第42話:聖女の先見、あるいは氷解の抱擁
ようやく三が日が過ぎた頃。
不安で押し潰されそうだった私の元へ、
九条エマさんが新年の挨拶を兼ねて遊びに来てくれた。
「麗さん、おめでとう。
……なんだか、顔色が優れないようだけど?」
九条さんの優しい声を聞いた瞬間、
私は堰を切ったように話し出した。
一人で抱え込むには、この秘密は重すぎたのだ。
「九条さん、実は……大変なことが分かったんです。
野田さんに渡した設計図、あれだけじゃ、
マークIIは自重で壊れちゃう欠陥機なんです!」
泣きそうな私の説明を最後まで聞き終えると、
九条さんは「ふふっ」と優しく微笑んだ。
「大丈夫よ、麗さん。
そんなに心配しなくても大丈夫。
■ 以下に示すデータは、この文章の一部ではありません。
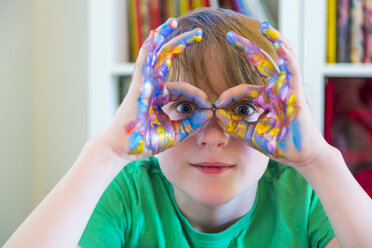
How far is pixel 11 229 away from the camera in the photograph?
1.96m

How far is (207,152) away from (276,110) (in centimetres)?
15

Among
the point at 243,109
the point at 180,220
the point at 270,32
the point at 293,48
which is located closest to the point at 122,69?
the point at 293,48

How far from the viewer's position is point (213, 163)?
2.67 ft

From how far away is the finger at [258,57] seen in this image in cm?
75

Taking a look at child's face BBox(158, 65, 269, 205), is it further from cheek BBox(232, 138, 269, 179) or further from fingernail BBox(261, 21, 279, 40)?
fingernail BBox(261, 21, 279, 40)

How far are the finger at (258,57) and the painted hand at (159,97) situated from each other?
69 mm

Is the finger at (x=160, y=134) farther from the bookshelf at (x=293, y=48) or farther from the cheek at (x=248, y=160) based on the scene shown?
the bookshelf at (x=293, y=48)

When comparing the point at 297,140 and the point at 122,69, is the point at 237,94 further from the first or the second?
the point at 122,69

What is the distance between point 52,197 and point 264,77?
0.44 meters

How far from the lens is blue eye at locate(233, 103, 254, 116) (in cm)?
82

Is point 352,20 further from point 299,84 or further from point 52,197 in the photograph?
point 52,197

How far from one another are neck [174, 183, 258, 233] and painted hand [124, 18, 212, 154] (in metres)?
0.23

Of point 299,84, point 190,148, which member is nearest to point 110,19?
point 190,148

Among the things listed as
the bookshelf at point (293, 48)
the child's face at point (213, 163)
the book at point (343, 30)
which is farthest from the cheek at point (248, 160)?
the book at point (343, 30)
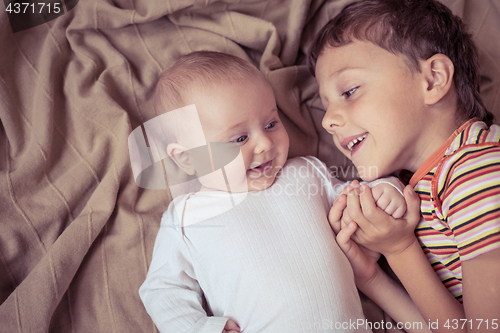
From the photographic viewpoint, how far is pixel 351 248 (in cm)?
89

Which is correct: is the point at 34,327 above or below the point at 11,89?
below

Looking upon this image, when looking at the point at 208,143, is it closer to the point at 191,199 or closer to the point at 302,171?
the point at 191,199

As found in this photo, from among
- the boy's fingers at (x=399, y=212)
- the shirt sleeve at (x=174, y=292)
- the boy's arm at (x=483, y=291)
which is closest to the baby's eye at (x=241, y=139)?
the shirt sleeve at (x=174, y=292)

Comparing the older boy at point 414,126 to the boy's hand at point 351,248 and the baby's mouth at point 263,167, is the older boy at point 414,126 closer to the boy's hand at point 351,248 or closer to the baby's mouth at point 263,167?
the boy's hand at point 351,248

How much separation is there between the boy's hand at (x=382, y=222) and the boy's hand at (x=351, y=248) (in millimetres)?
25

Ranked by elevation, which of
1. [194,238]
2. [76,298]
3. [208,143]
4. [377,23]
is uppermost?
[377,23]

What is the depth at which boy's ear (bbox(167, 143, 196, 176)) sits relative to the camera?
89 cm

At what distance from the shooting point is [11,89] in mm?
1004

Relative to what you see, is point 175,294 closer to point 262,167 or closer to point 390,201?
point 262,167

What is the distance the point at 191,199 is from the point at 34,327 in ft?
1.53

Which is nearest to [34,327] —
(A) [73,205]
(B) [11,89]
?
(A) [73,205]

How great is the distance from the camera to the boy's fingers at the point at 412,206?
854 millimetres

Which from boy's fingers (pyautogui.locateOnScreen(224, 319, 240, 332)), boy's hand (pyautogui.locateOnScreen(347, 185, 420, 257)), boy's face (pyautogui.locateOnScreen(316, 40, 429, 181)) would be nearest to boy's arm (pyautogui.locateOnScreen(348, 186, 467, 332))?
boy's hand (pyautogui.locateOnScreen(347, 185, 420, 257))

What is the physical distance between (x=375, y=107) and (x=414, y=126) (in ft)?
0.36
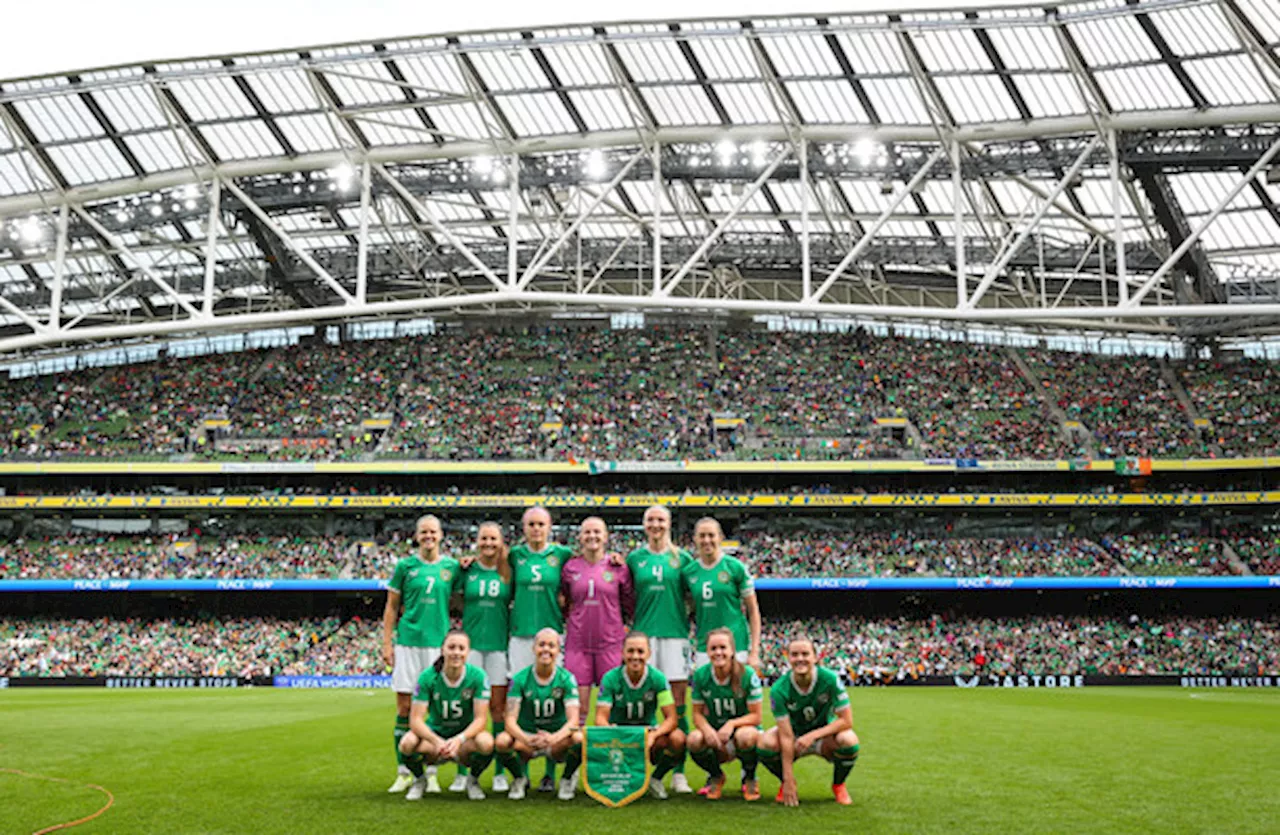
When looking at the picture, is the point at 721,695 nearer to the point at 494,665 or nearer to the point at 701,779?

心配いらないわ」
九条さんは私の手を優しく握り、
安心させるようにゆっくりと頷いた。
「源造さんの性格は熟知しているわ。
だから野田さんには、事前にアドバイスをしておいたの。
設計図通りにはいかない部分が必ず出るはずだって」
「おそらく今頃、彼らは独自に軽量化を図るか、
別の合金を使って強度を上げるかして対応しているわ。
おじい様の完全な模倣ではなく、
自分たちの技術で立ち上がらせる道を選ばせたのよ」
その言葉を聞いた瞬間、私の胸を締め付けていた
鉄の輪が、音を立てて外れたような気がした。
「……よかった。本当によかった……!!」
私は堪えきれず、九条さんの胸に飛び込んだ。
彼女の温かさと、石鹸のような清潔な香りに包まれ、
ようやく私の正月が、本当の意味で始まった。
「九条さん、ありがとうございます!
もう、本当にどうしようかと思ってて……!」
子供のように泣きじゃくる私を、九条さんは
「いいのよ、いいのよ」と、
母親のような慈しみで静かに撫でてくれた。